▶ _WORK INSTRUCTION 1_: From the case summary on Busone v. Bellevue Women’s Hospital, extract the passage starting at "Procedural History" and ending at "limited communication abilities.".
▶ _WORK INSTRUCTION 2_: According to the case summary on Busone v. Bellevue Women’s Hospital, how much did the jury award for Tiffany’s home health care?
▶ _WORK INSTRUCTION 3_: Proceed with the case summary on Busone v. Bellevue Women’s Hospital, picking up after its final sentence.

▶ _DOCUMENT EXCERPT_:
——————————

Case: Busone v. Bellevue Women’s Hospital

Parties:
Plaintiff (Appellee) - J. Tracy Busone individually and as parent of Tiffany Busone
Defendant (Appellant) - Bellevue Women’s Hospital

Court: Supreme Court, Appellate Division, Third Department, New York

Procedural History

J. Tracy Busone and her daughter Tiffany brought an action against Bellevue Women’s Hospital in Saratoga County alleging that Bellevue was responsible for her cerebral palsy. The jury found the hospital liable for medical malpractice, awarding Tiffany Busone $43 million. The hospital appealed the verdict.

Summary of Facts

In Saratoga County, 25 year old New York woman Tiffany Busone claimed that Bellevue Hospital was responsible for her cerebral palsy because she was resuscitated and intubated incorrectly. She was not able to get enough oxygen due to meconium aspiration caused by lack of proper care and treatment. Tiffany consequently suffered brain damage, which left her with cerebral palsy. Tiffany currently is confined to a wheelchair and has limited communication abilities.

Outcome at Trial

The jury awarded Tiffany and her mother a $43 million verdict.  Of that $43 million, the jury awarded $20 million for Tiffany’s home health care, $15 million for future pain and suffering, and $6 million for past pain and suffering.  The remainder of the verdict went toward previous medical expenses and lost earnings.

——————————

▶ _Recorded data_:
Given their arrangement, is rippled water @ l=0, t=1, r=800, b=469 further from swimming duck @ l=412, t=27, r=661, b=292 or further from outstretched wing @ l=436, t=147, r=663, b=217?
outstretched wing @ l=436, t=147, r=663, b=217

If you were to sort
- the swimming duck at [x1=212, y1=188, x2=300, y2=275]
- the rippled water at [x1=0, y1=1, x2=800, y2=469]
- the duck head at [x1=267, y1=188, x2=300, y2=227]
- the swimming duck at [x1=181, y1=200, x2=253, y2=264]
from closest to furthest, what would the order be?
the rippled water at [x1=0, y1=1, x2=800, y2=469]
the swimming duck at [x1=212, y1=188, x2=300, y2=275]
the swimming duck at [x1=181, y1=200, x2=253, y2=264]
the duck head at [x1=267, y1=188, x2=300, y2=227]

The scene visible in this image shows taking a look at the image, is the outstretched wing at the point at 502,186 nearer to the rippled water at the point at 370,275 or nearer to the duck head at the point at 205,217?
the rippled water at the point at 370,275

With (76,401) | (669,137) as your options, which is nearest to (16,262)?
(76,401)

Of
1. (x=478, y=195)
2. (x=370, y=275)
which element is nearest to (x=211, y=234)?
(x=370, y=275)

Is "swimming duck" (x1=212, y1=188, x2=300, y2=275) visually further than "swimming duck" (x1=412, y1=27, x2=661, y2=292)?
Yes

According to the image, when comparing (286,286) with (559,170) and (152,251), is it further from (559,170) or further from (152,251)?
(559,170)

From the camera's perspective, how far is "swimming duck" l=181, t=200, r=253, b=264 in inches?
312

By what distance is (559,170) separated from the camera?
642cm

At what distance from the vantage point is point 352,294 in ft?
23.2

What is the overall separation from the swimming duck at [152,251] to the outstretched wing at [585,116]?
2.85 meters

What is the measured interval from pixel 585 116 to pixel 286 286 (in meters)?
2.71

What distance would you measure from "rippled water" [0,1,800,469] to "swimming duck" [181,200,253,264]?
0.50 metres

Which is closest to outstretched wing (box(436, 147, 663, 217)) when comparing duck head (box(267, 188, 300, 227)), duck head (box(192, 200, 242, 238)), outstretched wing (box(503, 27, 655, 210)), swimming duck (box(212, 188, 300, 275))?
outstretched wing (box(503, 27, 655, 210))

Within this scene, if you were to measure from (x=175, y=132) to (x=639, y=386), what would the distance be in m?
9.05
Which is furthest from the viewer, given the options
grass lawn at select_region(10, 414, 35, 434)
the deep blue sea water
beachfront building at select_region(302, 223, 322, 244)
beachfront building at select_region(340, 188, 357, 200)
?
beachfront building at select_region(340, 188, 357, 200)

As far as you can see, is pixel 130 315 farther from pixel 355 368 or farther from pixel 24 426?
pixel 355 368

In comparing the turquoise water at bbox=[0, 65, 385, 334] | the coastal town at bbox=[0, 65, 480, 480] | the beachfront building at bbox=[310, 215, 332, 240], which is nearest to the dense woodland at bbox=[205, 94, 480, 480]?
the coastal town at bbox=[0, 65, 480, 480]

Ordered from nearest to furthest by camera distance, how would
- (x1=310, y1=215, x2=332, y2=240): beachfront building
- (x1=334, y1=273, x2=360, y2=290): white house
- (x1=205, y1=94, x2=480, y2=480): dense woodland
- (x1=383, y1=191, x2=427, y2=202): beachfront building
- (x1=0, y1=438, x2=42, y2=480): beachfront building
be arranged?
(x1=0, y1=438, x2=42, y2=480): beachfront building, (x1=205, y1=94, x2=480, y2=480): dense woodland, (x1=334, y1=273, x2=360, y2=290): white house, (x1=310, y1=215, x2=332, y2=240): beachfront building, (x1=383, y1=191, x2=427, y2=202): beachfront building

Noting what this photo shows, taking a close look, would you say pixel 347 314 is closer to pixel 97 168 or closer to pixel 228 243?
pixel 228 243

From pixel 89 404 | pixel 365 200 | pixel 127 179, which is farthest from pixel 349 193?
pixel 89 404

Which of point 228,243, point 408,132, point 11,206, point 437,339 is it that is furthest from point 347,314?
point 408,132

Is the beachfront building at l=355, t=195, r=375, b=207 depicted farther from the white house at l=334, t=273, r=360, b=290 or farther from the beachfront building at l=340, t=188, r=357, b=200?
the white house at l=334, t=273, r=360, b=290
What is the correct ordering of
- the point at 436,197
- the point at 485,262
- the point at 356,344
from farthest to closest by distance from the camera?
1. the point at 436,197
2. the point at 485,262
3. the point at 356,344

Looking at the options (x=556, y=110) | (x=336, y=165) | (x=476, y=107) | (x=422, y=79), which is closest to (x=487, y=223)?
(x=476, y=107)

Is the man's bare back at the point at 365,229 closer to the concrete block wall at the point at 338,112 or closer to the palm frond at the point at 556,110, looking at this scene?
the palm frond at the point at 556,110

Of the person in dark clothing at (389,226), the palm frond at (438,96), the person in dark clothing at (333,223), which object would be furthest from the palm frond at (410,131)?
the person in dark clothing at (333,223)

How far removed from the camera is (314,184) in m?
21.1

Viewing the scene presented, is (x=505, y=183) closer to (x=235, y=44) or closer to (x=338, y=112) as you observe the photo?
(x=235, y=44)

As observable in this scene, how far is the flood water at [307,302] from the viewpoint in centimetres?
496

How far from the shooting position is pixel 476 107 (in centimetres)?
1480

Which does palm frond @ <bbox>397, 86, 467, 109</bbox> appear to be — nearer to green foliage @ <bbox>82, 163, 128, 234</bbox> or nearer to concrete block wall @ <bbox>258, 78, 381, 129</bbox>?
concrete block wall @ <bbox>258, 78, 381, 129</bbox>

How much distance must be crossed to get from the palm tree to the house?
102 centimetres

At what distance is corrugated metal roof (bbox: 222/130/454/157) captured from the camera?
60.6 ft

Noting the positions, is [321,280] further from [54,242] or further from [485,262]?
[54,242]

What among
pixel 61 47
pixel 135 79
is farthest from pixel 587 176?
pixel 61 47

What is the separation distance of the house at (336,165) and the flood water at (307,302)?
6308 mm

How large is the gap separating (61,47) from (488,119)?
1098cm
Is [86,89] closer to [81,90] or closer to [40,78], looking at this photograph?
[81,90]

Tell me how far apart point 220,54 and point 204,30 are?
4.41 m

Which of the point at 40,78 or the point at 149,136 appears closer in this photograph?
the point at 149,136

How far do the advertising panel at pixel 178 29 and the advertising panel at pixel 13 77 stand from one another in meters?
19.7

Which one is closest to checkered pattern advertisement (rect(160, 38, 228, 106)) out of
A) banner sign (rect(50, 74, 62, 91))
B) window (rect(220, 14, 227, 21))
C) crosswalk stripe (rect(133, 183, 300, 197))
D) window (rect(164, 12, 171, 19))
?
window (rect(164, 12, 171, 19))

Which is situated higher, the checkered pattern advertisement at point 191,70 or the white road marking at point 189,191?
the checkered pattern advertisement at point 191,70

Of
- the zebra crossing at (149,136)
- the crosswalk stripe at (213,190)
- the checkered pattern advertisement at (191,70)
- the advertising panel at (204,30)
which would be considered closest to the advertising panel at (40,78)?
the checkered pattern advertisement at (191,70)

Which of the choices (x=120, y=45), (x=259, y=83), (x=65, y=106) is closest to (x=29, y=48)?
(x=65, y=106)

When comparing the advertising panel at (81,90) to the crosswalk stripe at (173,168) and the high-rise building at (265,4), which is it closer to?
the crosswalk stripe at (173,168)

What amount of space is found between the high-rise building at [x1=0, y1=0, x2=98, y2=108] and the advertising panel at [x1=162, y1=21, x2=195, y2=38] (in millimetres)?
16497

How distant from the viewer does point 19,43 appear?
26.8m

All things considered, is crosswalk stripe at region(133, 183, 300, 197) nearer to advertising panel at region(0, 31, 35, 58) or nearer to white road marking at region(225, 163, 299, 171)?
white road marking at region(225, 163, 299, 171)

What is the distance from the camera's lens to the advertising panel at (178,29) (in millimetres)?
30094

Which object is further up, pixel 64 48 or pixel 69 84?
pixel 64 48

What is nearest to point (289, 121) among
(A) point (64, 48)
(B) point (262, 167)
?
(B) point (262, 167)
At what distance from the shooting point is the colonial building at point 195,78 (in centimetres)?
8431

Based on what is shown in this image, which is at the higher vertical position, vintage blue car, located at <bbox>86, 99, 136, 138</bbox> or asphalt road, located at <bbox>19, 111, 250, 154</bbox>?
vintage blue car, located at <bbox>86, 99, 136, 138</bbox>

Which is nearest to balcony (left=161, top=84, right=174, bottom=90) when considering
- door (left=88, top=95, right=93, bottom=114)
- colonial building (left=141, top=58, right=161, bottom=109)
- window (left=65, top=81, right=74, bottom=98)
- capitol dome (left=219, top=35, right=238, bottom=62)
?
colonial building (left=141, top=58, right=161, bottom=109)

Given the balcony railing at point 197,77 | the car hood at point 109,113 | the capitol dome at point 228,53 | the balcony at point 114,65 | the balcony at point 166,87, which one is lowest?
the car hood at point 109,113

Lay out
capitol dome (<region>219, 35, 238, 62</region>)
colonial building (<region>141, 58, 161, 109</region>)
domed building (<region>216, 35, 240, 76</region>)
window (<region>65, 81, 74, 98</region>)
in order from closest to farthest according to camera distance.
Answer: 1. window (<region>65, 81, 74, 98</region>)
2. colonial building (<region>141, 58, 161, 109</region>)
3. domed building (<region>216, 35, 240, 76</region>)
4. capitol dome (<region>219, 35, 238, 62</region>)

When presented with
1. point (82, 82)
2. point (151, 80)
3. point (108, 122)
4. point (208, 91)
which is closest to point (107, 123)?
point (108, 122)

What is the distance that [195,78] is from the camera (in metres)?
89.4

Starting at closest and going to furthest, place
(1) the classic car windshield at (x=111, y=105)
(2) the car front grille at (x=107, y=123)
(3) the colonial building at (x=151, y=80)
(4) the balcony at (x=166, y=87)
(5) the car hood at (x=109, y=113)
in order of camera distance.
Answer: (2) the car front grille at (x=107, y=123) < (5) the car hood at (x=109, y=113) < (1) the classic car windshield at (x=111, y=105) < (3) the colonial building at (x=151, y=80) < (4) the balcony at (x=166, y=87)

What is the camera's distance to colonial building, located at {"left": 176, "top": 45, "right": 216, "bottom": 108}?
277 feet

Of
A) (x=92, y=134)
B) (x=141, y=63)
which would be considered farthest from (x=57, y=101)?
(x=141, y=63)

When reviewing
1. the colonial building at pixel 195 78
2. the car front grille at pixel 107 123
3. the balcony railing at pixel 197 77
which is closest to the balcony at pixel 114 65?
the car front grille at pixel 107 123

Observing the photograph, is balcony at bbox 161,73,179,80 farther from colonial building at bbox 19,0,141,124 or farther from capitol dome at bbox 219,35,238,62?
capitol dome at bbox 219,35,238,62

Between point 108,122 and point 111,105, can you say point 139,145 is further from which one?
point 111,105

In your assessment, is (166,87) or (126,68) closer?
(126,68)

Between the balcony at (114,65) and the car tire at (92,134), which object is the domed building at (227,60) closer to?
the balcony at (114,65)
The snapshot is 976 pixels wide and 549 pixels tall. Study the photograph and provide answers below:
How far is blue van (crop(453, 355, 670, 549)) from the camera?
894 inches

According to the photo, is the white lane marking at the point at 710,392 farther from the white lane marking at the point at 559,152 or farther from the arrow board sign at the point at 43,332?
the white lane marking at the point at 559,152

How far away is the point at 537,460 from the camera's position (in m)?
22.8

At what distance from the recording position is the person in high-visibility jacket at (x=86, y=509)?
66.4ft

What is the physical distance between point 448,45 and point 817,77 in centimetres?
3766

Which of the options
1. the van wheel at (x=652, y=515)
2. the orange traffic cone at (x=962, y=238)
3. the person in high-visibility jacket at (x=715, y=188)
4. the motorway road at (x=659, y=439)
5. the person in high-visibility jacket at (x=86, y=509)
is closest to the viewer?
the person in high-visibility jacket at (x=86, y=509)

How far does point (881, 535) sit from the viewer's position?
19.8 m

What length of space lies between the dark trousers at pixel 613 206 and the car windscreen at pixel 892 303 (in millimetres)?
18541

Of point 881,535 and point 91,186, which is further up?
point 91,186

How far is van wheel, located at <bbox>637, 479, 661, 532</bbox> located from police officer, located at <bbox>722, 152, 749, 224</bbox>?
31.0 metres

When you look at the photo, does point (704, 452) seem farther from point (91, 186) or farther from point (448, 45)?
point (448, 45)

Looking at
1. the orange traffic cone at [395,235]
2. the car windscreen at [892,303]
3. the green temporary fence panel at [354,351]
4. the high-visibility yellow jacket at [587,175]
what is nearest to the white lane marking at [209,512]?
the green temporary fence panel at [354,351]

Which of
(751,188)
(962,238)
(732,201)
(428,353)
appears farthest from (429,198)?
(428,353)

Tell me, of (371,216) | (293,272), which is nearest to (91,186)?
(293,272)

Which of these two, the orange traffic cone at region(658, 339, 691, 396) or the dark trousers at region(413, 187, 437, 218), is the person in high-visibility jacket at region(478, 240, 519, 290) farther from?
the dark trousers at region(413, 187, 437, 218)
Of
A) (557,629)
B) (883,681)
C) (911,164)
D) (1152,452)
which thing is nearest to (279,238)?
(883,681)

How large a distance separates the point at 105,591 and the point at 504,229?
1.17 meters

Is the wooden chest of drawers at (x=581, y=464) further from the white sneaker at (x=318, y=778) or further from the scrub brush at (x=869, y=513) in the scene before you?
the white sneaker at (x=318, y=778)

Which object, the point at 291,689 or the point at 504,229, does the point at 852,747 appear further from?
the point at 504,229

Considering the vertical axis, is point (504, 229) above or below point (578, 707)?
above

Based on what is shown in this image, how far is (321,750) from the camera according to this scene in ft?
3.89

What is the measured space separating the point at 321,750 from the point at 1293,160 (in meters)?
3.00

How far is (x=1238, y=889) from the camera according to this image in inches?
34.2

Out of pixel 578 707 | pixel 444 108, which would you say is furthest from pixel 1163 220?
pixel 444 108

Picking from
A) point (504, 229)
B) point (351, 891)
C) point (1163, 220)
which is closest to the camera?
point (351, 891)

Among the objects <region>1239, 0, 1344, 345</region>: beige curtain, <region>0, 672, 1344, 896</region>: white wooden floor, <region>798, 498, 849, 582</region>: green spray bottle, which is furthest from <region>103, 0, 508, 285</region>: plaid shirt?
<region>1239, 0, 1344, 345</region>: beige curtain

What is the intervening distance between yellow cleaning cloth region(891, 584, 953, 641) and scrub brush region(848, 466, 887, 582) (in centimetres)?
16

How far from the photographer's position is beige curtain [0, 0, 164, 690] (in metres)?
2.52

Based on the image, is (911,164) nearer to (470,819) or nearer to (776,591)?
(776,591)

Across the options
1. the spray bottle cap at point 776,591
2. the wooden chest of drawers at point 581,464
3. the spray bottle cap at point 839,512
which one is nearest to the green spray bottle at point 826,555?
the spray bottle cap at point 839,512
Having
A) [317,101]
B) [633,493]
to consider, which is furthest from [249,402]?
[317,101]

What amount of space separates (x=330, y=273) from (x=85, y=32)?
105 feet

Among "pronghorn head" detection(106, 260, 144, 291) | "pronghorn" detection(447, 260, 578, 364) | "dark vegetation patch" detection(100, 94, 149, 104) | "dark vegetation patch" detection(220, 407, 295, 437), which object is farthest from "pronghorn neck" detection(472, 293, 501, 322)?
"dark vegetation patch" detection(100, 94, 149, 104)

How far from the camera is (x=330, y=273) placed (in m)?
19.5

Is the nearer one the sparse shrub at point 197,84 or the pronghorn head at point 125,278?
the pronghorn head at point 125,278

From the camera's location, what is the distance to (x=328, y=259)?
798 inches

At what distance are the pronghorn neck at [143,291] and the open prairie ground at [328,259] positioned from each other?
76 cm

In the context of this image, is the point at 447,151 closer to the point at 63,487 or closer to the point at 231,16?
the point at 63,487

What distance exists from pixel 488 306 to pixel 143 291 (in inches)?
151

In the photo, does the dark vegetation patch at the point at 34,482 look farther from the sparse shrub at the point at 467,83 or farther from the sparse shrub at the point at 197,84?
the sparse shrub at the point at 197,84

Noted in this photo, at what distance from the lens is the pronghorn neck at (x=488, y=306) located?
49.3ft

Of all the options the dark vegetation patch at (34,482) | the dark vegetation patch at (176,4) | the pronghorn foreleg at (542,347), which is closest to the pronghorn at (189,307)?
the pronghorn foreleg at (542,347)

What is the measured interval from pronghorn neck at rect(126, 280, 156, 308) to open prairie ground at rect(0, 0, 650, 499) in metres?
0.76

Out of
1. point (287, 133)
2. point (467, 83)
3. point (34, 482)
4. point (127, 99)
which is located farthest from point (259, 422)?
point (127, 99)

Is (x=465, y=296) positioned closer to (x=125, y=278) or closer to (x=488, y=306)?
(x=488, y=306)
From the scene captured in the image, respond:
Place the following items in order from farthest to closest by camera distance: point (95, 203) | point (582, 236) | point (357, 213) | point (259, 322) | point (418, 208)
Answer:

——————————

▶ _ANSWER SPACE 1_:
Procedural History

J. Tracy Busone and her daughter Tiffany brought an action against Bellevue Women’s Hospital in Saratoga County alleging that Bellevue was responsible for her cerebral palsy. The jury found the hospital liable for medical malpractice, awarding Tiffany Busone $43 million. The hospital appealed the verdict.

Summary of Facts

In Saratoga County, 25 year old New York woman Tiffany Busone claimed that Bellevue Hospital was responsible for her cerebral palsy because she was resuscitated and intubated incorrectly. She was not able to get enough oxygen due to meconium aspiration caused by lack of proper care and treatment. Tiffany consequently suffered brain damage, which left her with cerebral palsy. Tiffany currently is confined to a wheelchair and has limited communication abilities.

▶ _ANSWER SPACE 2_: $20 million

▶ _ANSWER SPACE 3_:
Issues on Appeal

Bellevue Women’s Hospital appeals from an order of the Supreme Court entered May 1, 1998 in Saratoga County. Defendant appeals the lower court’s decision to grant Plaintiff's motion to vacate a default judgment against her following her inability to respond to Defendant’s summary judgment motion. Defendant also appeals an amended order of that court, entered in Saratoga County, which denied defendant's motion for summary judgment dismissing the complaint.

Appellate Court Holdings

First, Plaintiff’s failure to timely respond to Defendant’s motion was due to her inability to find and retain a new lawyer.  She had had the same attorney for more than nine years, had shown repeated attempts to find counsel, and demonstrated a lack of funds to retain a medical expert.  Hence the Appellate Court found that vacating the default judgment entered against her for her failure to expeditiously retain counsel was proper. Second, Plaintiff was able to show a meritorious defense to Defendant’s motion for summary judgment.  Her deposition testimony raised a triable issue of fact.  Hence, the denial of Defendant’s motion for summary judgment was properly dismissed by the lower court.

Relevant Application of Law

First, the Appellate Court was quick to point out that Plaintiff’s failure to timely retain counsel was not willful.  The court cited Winney v County of Saratoga, 252 AD2d 882, 884, and Goodsill v Middleburgh Little League, 213 AD2d 843, 844 to support that notion.  The court future stated that the decision to vacate a default judgment rests within the sound discretion of the court as set forth in Fishman v Beach, 246 AD2d 779, 780.  The trial court correctly found that Plaintiff had a reasonable excuse for the default and a meritorious defense. Next, the Appellate Court pointed to particular issues of material fact which were in dispute, including parts of Plaintiff’s deposition testimony.  Therefore, under Celotex v. Catrett, (1986), Defendant’s motion for summary judgment was properly dismissed by the lower court.